You can always call your surgeon and ask for an exam. Imaging such as an X-ray or MRI may be ordered. But the surgeon may also be able to tell what's going on by comparing the results of your last tests with your current clinical presentation. He or she will carefully assess your motion, muscles, and joints. Specific clinical signs of fusion disruption are not real obvious right away. Pain (neck and head) pain are the usualy first signal to watch out for. Most neck fusions have a good start after six months, but complete fusion isn't likely for another six months. Since you only had one level fused, it's likely that you did not have plates and screws to hold the fusion together. Bone graft and/or stand-alone titanium cages are used most often for a single level fusion. This approach tends to be less stable than the locking or dynamic plate used with multiple level fusions. No matter what type of fusion you had, it's more than likely the surgeon will adopt a wait-and-see attitude. Unless there are obvious signs of instability, the chances are good that nothing happened to disrupt the fusion site. Fabio Galbusera, MSEng, et al. Anterior Cervical Fusion: A Biomechanical Comparison of 4 Techniques. In Journal of Neurosurgery: Spine. November 2008. Vol. 9. No. 5. Pp. 444-449.

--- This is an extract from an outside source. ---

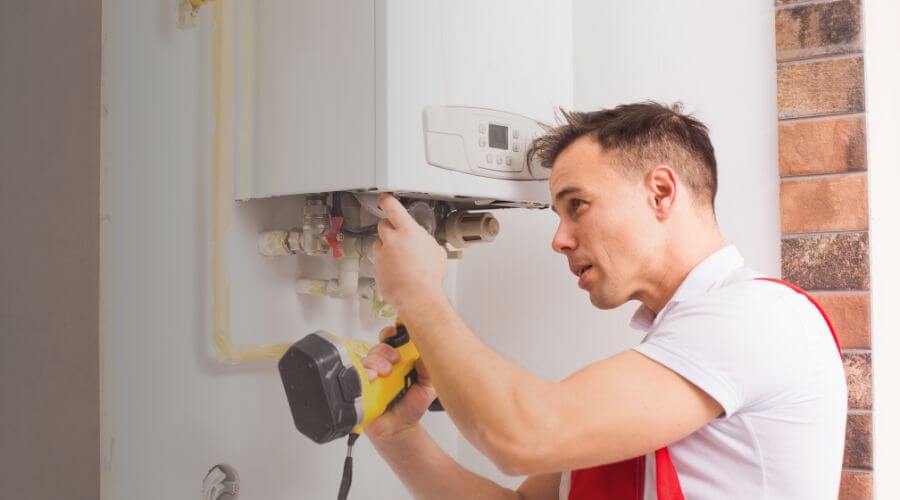 Local expert plumbing services in Erlanger, KY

*Disclaimer:* The information contained herein is compiled from a variety of sources. It may not be complete or timely. It does not cover all diseases, physical conditions, ailments or treatments. The information should NOT be used in place of visit with your healthcare provider, nor should you disregard the advice of your health care provider because of any information you read in this topic.